Han Sen bir ipi tuttu ve binek hayvanından sarktı. Sonra Wang’ı hiç bir ağırlığı yokmuş gibi yere taşıdı ve onu sırtına bindirdi. İp ile onu burada koruyabilirdi.
”Ne yapıyorsun?” Wang Mengmeng dehşete düşmüştü ve söyledi.
”Dışarı çıkıyorum” Han Sen soğuk bir tonla söyledi. Kırmızı bir gölge içerisinde peri kraliçesi şekline dönüştü ve kafası dışında tüm bedeni kırmızı zırhla kaplandı.
Kırmızı gözleri, başının üstündeki yakut tacı ve kısa siyah saçları uzun sarı rengine dönmüştü. Han Sen nejterleri yakaladı ve kırmızı bir yıldırım gibi Kumarbaza doğru koştu.
”Kumarbaz, beni koru.
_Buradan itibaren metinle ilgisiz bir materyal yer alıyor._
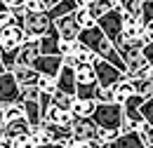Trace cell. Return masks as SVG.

Ben yolu temizleyeceğim.” Han Sen yanındaki Kumarbaza bağırdı.
”Tamam.” yaratıklarla etrafı çevirili ve kendi kanıyla ıslanmış Kumarbaz cevapladı.
Han Sen önlere koştu. Nejter enlerinde parlıyordu ve her bir parıltı bir hayat alıyordu.
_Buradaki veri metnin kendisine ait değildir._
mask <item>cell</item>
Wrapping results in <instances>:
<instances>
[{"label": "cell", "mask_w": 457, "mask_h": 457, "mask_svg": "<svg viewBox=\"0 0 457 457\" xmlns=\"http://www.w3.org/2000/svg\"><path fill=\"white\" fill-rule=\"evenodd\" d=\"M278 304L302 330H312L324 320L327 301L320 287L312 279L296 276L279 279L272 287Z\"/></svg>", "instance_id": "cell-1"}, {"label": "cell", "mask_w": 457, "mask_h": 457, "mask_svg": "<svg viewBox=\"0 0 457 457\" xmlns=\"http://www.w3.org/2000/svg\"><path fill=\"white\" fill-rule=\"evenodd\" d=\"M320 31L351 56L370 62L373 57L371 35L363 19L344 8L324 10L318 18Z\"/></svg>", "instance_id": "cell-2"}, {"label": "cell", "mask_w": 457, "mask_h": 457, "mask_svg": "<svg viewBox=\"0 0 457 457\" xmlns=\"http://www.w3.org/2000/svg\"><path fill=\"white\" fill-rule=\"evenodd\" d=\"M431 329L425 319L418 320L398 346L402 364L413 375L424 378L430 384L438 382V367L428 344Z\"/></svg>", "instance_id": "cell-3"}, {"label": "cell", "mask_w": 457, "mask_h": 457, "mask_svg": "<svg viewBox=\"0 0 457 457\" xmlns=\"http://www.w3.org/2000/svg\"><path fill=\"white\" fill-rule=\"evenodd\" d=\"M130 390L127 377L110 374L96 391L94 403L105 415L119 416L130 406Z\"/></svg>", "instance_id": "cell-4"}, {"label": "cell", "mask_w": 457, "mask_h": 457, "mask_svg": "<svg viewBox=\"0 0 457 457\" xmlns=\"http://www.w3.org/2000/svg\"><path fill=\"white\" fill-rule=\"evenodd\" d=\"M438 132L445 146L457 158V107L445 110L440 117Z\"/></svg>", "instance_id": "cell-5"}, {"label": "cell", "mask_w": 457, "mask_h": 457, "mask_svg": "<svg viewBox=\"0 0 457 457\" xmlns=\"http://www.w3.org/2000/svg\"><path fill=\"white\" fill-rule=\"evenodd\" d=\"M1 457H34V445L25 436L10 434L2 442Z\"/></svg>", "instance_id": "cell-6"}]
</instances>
”İlkel boynuzlu kum tilkisi öldürüldü. Canavar ruhu kazanılmadı…”
”İlkel boynuzlu kum tilkisi öldürüldü. Canavar ruhu kaznılmadı…”
…
Zihninde ses durmaksızın çaldı. Han Sen buna aldırış etmedi ve sadece kendisine doğru atılan mutant boynuzlu kum tilkilerine bakıyordu.
Su Xiaoqiao ve diğerleri umutsuzca ayak uydurmaya çalışıyorlardı ama mutant boynuzlu kum tilkilerinin sayısını gördüklerinde dehşete düştüler.
Han Sen’in gözleri kan kırmızısıydı. Yıldırım gibi hareket ediyordu, nejterler o kadar hızlıydıki bulanıklaşmaya başlamıştı. Mutant boynuzlu kum tilkilerini görmezden gelerek, sırtında Wang ile ileri doğru devam etti.
Han Sen’in boynunu hafifçe tutarken, Wang Mengmeng pişmanlık ve suçluluk ile doluydu. Eğer onun için olmasaydı böyle bir tehlike altında kalmazlardı.
O kadar mutant yaratıkla karşılaştıklarında başararıp başaramayacaklarını bilmiyordu.
Bir kaç mutant boynuzlu kum tilkisi önlerindeydi yine de Han Sen hala sakindi. Ufak bir hareketle nejter bir tilkinin boğazına girdi.
Boynuzlu beyaz tilkinin kafası havaya uçtu. Han Sen ve Wang Mengmeng tilki kanı yağmuru altında kaldılar. Göz kırpmadan Han Sen ileri koştu ve ikinci mutant boynuzlu kum tilkisine odaklandı.